Copy each of the records below word for word, keeping every line as it appears.

****************************************

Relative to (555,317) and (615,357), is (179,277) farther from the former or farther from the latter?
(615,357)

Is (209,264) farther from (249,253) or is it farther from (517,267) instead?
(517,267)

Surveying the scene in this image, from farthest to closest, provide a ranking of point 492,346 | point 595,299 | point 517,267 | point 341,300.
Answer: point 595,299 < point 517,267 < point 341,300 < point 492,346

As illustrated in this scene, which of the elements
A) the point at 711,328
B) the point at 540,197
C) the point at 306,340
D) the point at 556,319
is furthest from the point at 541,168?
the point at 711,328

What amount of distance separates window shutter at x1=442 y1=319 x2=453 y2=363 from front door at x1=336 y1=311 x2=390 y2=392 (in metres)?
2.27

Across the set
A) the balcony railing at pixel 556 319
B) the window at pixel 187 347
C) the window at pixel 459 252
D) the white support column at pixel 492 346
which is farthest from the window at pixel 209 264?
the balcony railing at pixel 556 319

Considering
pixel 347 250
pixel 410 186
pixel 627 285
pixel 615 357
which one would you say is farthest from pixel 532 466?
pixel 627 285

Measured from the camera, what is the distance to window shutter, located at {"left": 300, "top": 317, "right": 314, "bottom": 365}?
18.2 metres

****************************************

# EXPECTED ANSWER
Relative to (555,317) and (615,357), is (179,277) farther from the former or farther from the latter?
(615,357)

Is (209,264) farther from (249,253) or is it farther from (517,267) instead?
(517,267)

Surveying the scene in this image, from farthest to closest, provide a ranking of point 492,346 | point 595,299 | point 517,267 | point 341,300.
Answer: point 595,299 < point 517,267 < point 341,300 < point 492,346

As illustrated in this scene, which of the elements
A) the point at 711,328
B) the point at 540,197
C) the point at 306,340
D) the point at 556,319
is furthest from the point at 541,168?
the point at 711,328

What amount of distance separates window shutter at x1=442 y1=319 x2=453 y2=363 from front door at x1=336 y1=311 x2=390 y2=392 (in metres)?
2.27

Across the set
A) the balcony railing at pixel 556 319
B) the window at pixel 187 347
C) the window at pixel 459 252
D) the white support column at pixel 492 346
which is farthest from the window at pixel 209 264?
the balcony railing at pixel 556 319

Considering
pixel 347 250
pixel 410 186
pixel 627 285
pixel 615 357
which one would you say is farthest from pixel 532 466?
pixel 627 285

Measured from the camera, what is the distance to window shutter, located at {"left": 300, "top": 317, "right": 314, "bottom": 365}?
18.2 metres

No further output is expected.